- **Brief A**: Using the capital budget transcription below, decide whether each statement agrees with it: (i) Asset B costs 7 and has a present worth of 3. (ii) The problem uses a capital budget of 10 dollars. (iii) The strict capital budgeting assumptions restrict cash flow in every year. For each, answer yes or no and quote the words of the transcription that decide it.
- **Brief B**: Render this sentence from the capital budget transcription below into Spanish: "The idea is that in time period zero you can buy as much as 20 dollars’ worth of stuff."
- **Brief C**: According to the capital budget transcription below, how much do assets A and D cost together?

- **Source text**:
<<<<

Capital Budget Transcription

Lets go ahead and start our strict capital budgeting example. What I’ve done here is I’ve created 1, 2, 3, 4 ,5 assets. A through E, and I’ve shown you the restrictive component that we have, which is their cost of the year that you’re supposed to purchase them. Now remember the assumptions for the strict capital budgeting are that you have restrictions on first year cash flow –there’s a limitation there – but not on any year that comes after. To do anything more complicated than that is a little beyond the scope of this course and you end up with kinds of constraint optimization problems that we just can’t cope with.

I’ve also associated with each one of these assets a present worth, it doesn’t matter which interest rate we use in order to calculate that present worth, it’s done for you and you can safely think of it as ten percent. So what we’ve done here is we have asset A which is cheap to get into, costs under two dollars, gives you a present worth of 2. Asset B, cost is 7, has a present worth of 3. Asset C cost you 10, has a present worth of 7. So on down the line. Now the first thing you will notice is Asset E costs you 20 dollars but has a present worth of minus 1. What I should point out is that this is never an Asset that you are actually going to try to use. It’s something that you would eliminate from any possible combination. You know it won’t be part of your winning combo.

Now, what you’re doing in order to find out the best choice for a capital budgeting problem is your taking all these Asset combinations and seeing which combinations fit within your capital budget. What I’m actually doing here is I’m saying in this problem we’ll have a capital budget of 20 dollars. The idea is that in time period zero you can buy as much as 20 dollars’ worth of stuff. So there’s a limitation not on how many assets you can buy but what you can fit into your twenty dollars. To make this clear, you can buy all those little singletons there so it makes sense to buy asset A by itself, asset B by itself, asset C by itself, asset D by itself. Each one of those fits under the twenty dollar heading. You can also buy combinations so for example Asset A and B together cost you only 9 so you can definitely buy that. Asset A and C together cost you only 12, you can buy that. Asset A and D cost you 17 so you can buy that. B and C cost you 17 you can buy that. B and D on the other hand cost you 22, that’s a combination you can’t quite get to, you can eliminate that. What I’m doing here is I’m looking at the combinations which are actually feasible, that you can fit into a 20 dollar budget. Please note C and D is also something that can be knocked out of that feasibility set.

>>>>

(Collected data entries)
<<<<

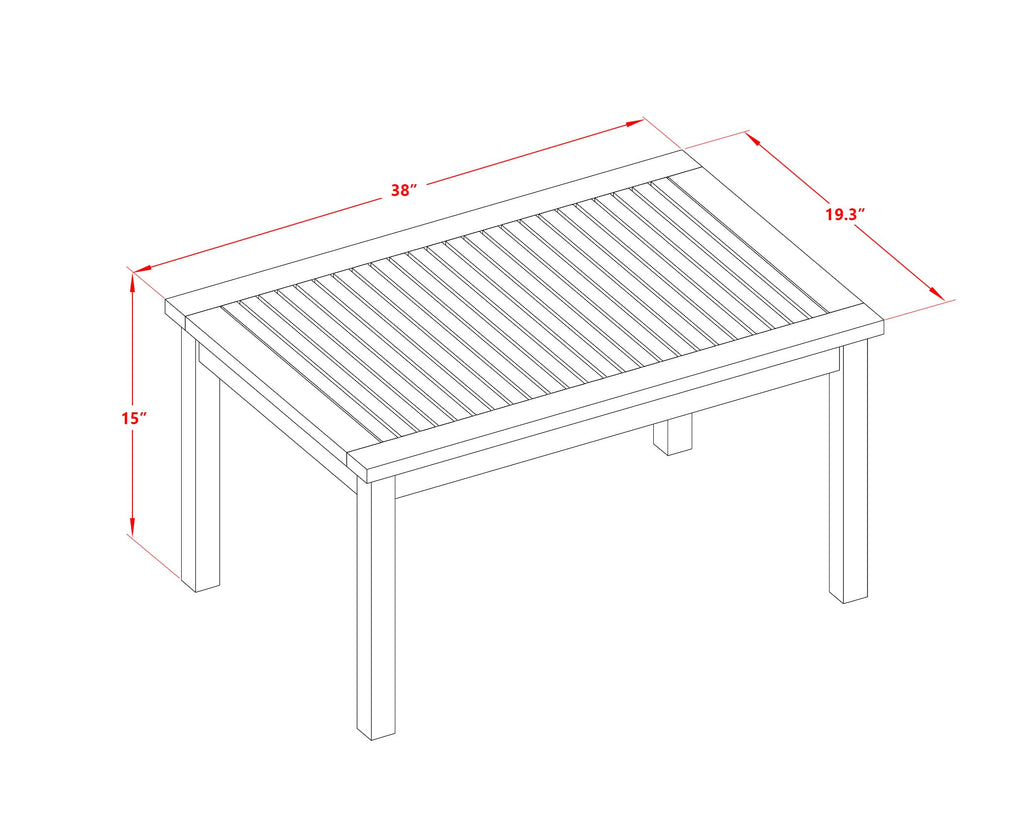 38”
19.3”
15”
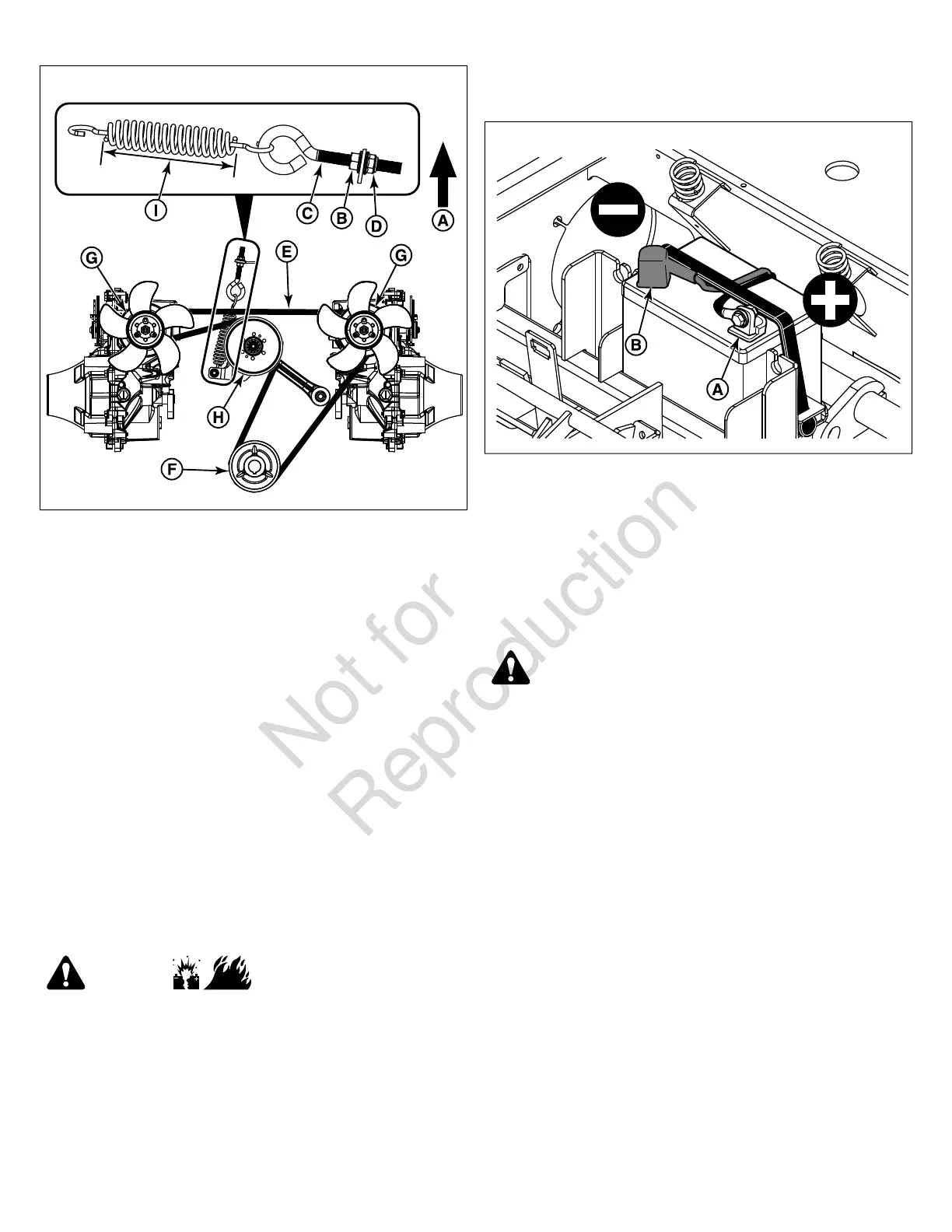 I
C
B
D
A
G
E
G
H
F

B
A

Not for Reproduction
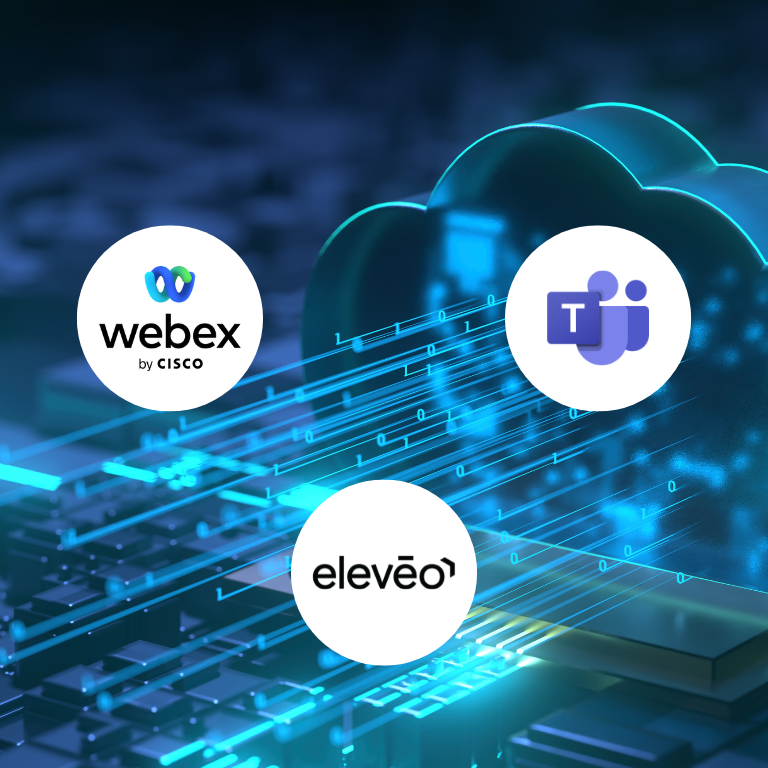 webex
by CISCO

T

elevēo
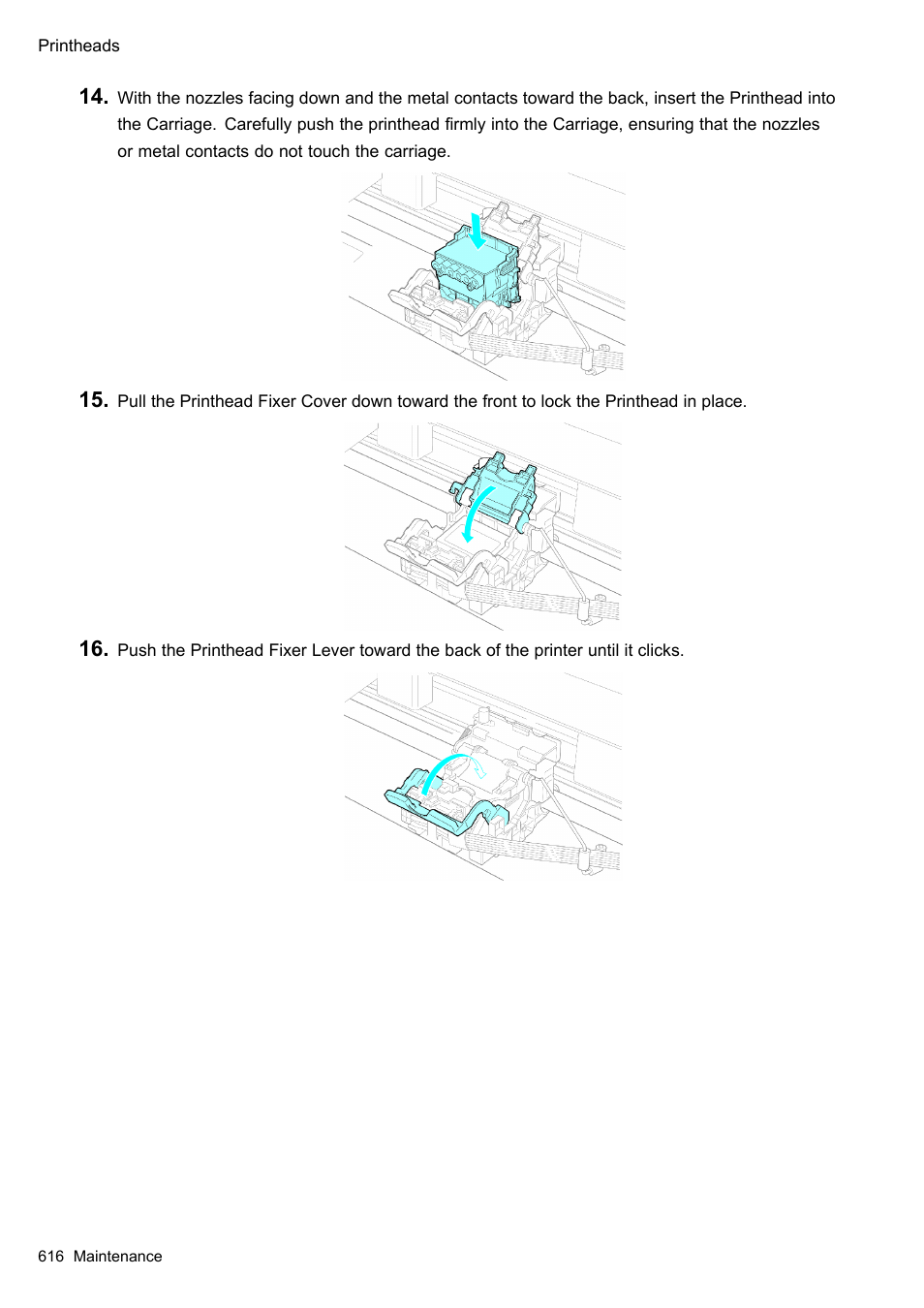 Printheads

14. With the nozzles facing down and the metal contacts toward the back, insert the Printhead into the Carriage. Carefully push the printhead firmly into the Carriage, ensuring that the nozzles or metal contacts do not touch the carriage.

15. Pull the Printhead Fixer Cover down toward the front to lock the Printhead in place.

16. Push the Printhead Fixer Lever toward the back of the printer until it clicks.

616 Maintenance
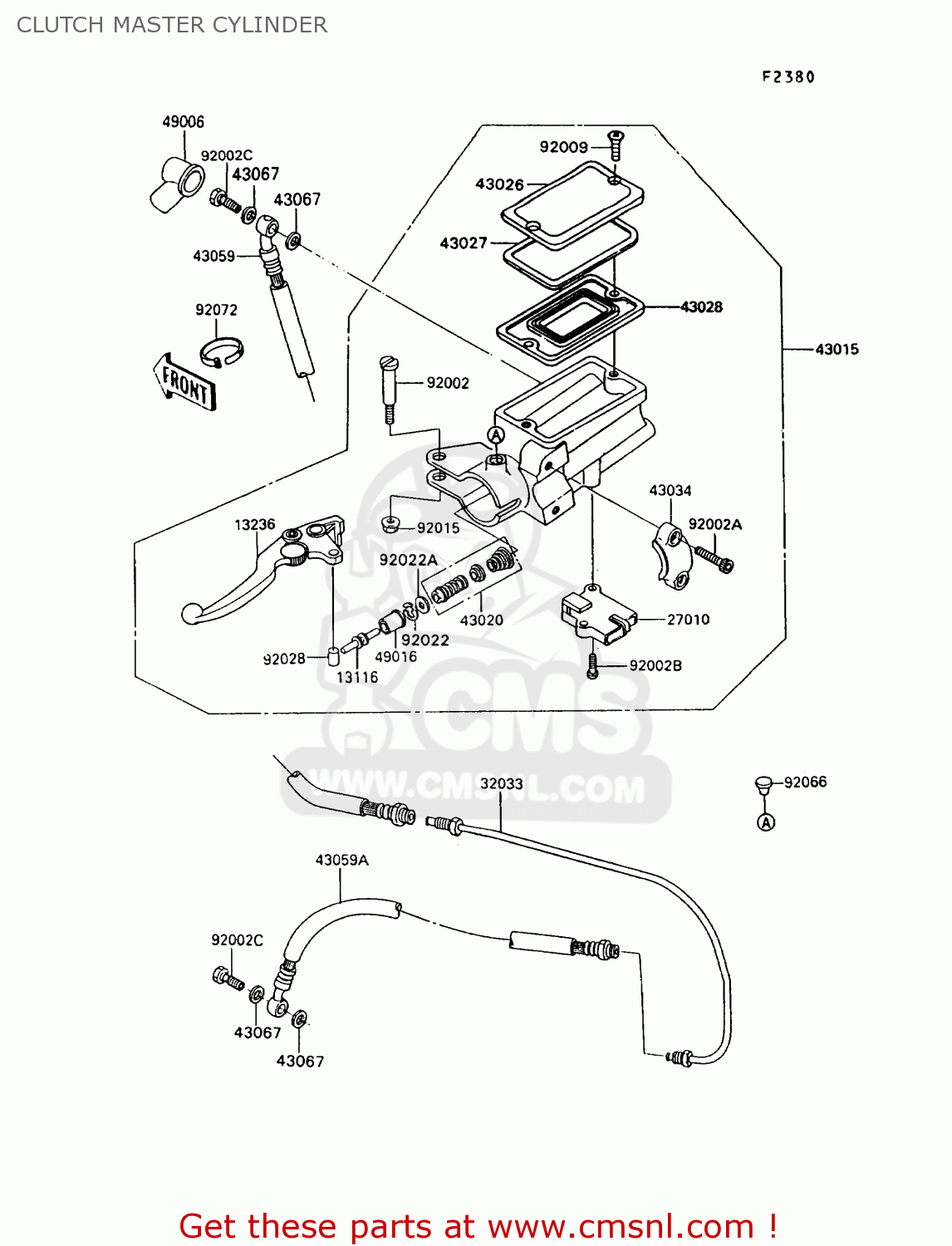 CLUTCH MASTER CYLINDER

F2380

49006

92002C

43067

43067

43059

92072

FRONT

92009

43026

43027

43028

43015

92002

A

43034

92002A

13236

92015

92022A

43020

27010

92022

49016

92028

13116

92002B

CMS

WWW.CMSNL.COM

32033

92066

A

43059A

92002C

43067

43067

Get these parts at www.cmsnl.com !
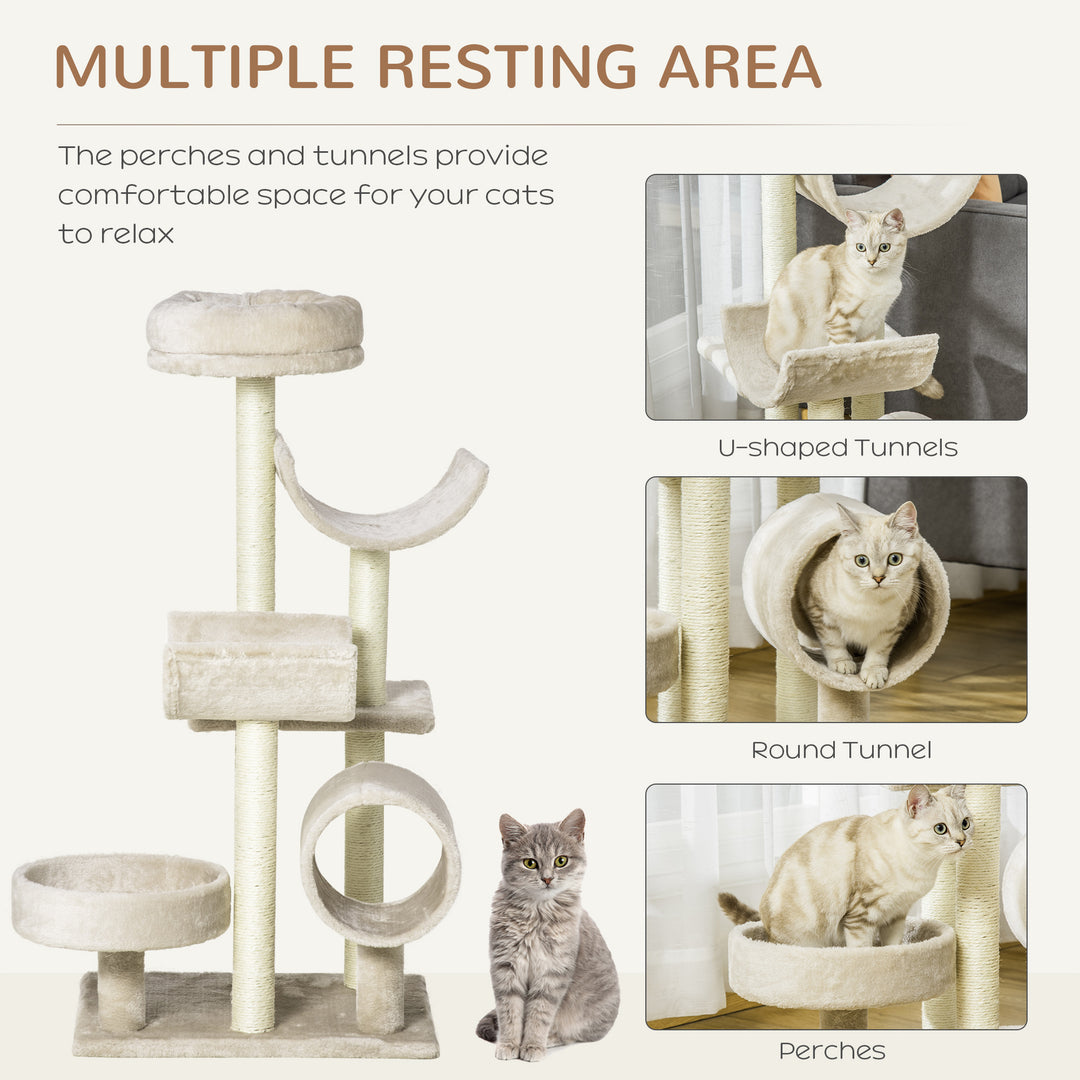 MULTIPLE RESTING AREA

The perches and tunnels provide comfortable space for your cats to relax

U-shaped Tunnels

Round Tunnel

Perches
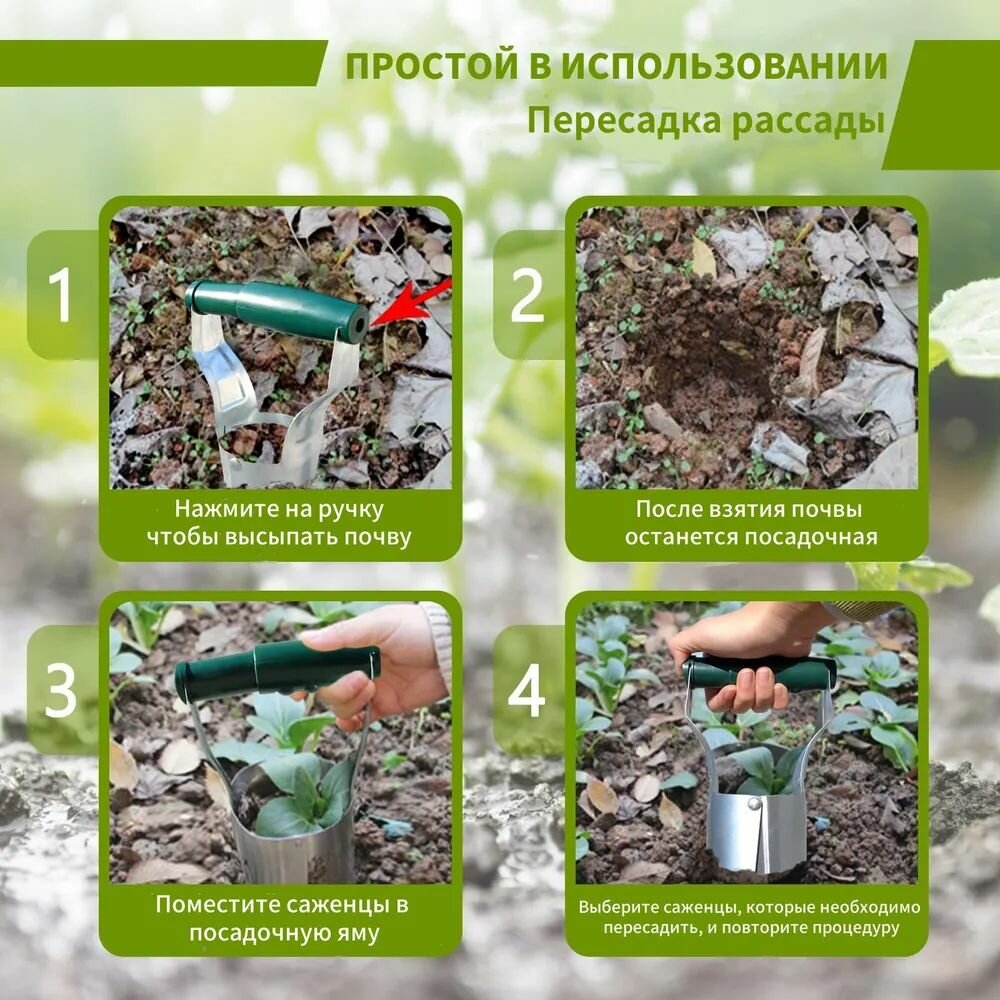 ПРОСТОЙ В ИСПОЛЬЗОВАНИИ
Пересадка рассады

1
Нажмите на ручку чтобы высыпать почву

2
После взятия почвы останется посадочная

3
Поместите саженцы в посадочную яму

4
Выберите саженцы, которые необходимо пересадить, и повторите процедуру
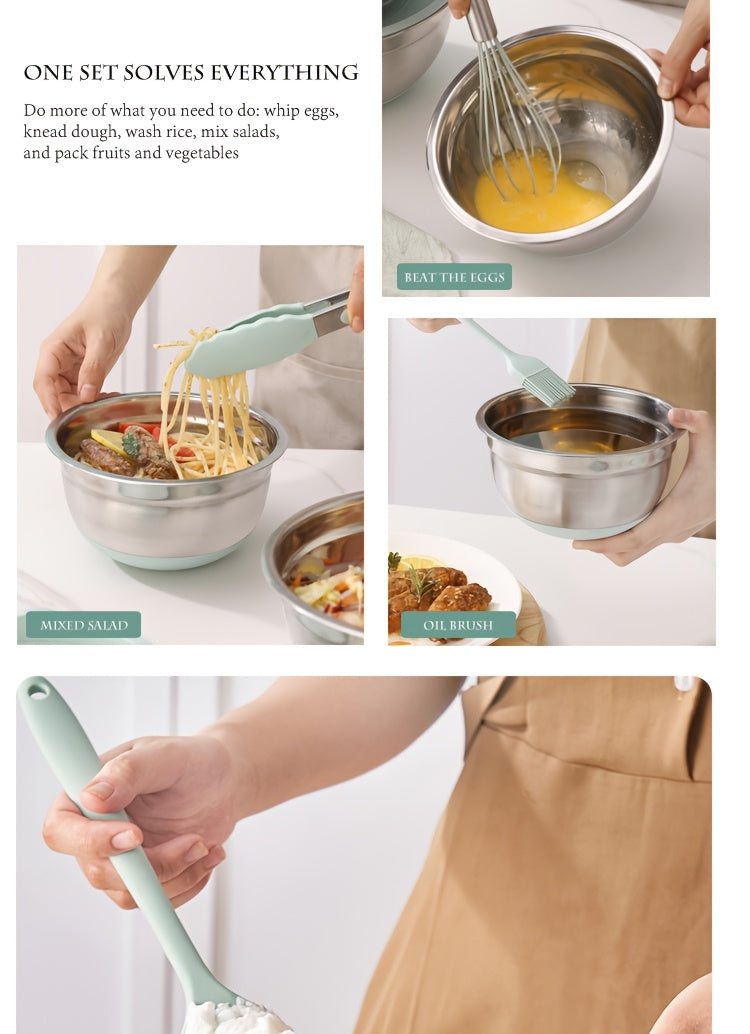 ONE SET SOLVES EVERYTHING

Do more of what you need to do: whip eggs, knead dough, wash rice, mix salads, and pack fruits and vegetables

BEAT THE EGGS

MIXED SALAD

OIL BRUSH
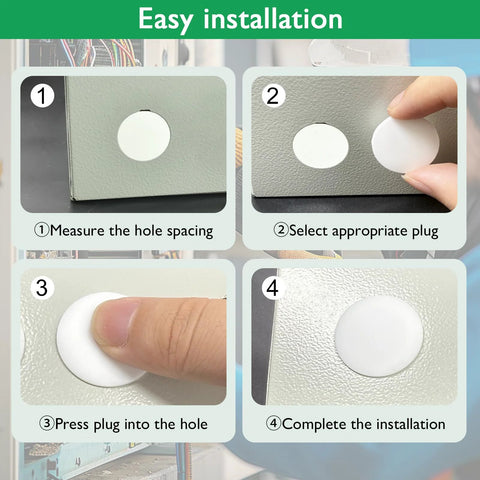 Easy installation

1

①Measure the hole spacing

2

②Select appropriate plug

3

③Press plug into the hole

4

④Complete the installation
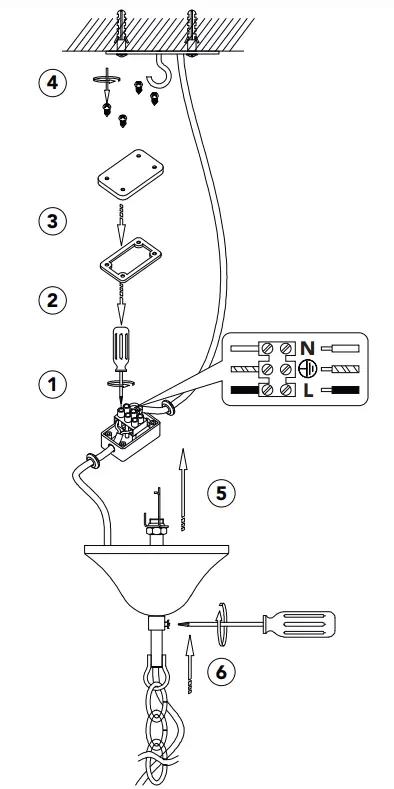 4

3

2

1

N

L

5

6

>>>>

- **Worked solution A**:
(i) Yes: "Asset B, cost is 7, has a present worth of 3."
(ii) No: "we’ll have a capital budget of 20 dollars."
(iii) No: "but not on any year that comes after."

- **Worked solution B**: La idea es que en el período cero se pueden comprar hasta 20 dólares en cosas.

- **Worked solution C**: Assets A and D together cost 17.